Le président tunisien Kaïs Saïed a démis le 27 juillet de leurs fonctions des hauts fonctionnaires de l’Etat, dans une série de révocations entamées deux jours plus tôt. Par un décret du 23 juillet, il avait mis fin aux fonctions du colonel-major magistrat Taoufik Ayouni, procureur général directeur de la justice militaire. Les limogeages concernent également le chef du gouvernement Hichem Mechichi, le secrétaire général du gouvernement, Walid Dhahbi , ainsi que tous les conseillers du chef du gouvernement, dont Rached Ben Romdhane, Slim Tissaoui, Mofdi Mseddi, et le président du Comité général des résistants, des martyrs et blessés de la révolution et des actes terroristes, Abderrazek Kilani. Par voie de communiqué, Mohamed Lassaad Dahech, le président-directeur général de l’établissement de la télévision tunisienne, a été limogé. Vendredi, le député Yassine Ayari du mouvement « Amal wa Aamal » a été arrêté. Le président Kaïs Saïed, 63 ans, surnommé « RoboCop » par les Tunisiens est désormais seul aux commandes.

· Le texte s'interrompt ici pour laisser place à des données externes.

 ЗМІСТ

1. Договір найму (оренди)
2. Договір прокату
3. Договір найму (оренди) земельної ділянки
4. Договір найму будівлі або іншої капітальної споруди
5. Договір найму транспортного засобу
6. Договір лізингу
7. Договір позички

« Selon la Constitution, j’ai pris des décisions que nécessite la situation afin de sauver la Tunisie, l’Etat et le peuple tunisien », a déclaré le président Kaïs Saïed à l’issue d’une réunion d’urgence au palais de Carthage avec des responsables des forces de sécurité, au soir du 25 juillet. « Nous traversons les moments les plus délicats de l’histoire de la Tunisie », a-t-il ajouté, précisant qu’il ne s’agit ni d’une suspension de la Constitution ni d’une sortie de la légitimité constitutionnelle. « La Constitution ne permet pas la dissolution du Parlement mais elle permet le gel de ses activités », a expliqué le président Kaïs Saïed, s’appuyant sur l’article 80 qui permet ce type de mesure en cas de « péril imminent ». En plus du gel du Parlement, en vigueur pour 30 jours, la lever l’immunité parlementaire des députés, le chef de l’Etat a également promis de poursuivre les personnes impliquées dans des affaires judiciaires.
Les annonces du président Kaïs Saïed font suite à des manifestations dans de nombreuses villes du pays, en dépit d’un important déploiement policier pour limiter les déplacements. Les milliers de protestataires ont notamment réclamé la « dissolution du Parlement ». La frustration des citoyens est exacerbée par les conflits entre partis au Parlement, et le bras de fer entre le chef du Parlement Rached Ghannouchi et le président Saïed, qui paralyse les pouvoirs publics. Beaucoup reprochent aussi au gouvernement son manque d’anticipation et de coordination face à la crise sanitaire, laissant la Tunisie à court d’oxygène. Avec ses près de 18 000 morts pour 12 millions d’habitants, le pays a l’un des pires taux de mortalité officiels au monde dans la pandémie de COVID-19. Criant des slogans hostiles à Ennahdha et au Premier ministre Mechichi, les protestataires réclamaient entre autres un changement de Constitution et une période transitoire laissant une large place à l’armée, tout en maintenant le président Saïed à la tête de l’Etat.